Dataset entries:
++++++++
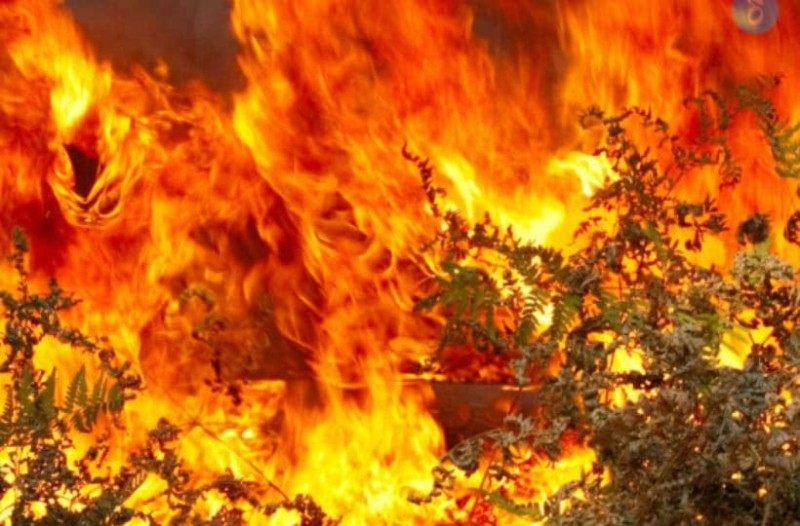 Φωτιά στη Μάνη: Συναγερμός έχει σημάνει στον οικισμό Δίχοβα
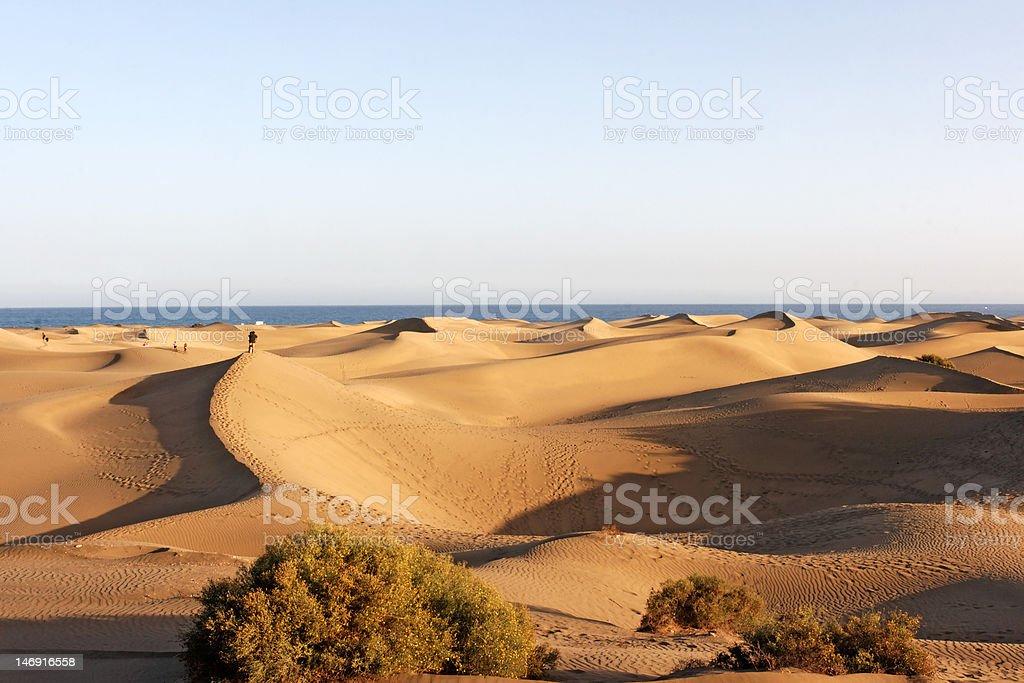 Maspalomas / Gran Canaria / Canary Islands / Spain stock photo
++++++++
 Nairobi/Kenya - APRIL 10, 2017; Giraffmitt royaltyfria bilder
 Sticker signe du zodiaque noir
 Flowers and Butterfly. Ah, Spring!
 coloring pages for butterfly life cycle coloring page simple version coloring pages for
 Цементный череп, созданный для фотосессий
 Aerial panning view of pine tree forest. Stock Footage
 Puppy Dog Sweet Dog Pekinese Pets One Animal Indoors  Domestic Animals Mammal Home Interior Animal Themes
++++++++
For the lines above, output exactly those from the line containing "Aerial panning view" through the line containing "Puppy Dog Sweet", and skip the others.

 Aerial panning view of pine tree forest. Stock Footage
 Puppy Dog Sweet Dog Pekinese Pets One Animal Indoors  Domestic Animals Mammal Home Interior Animal Themes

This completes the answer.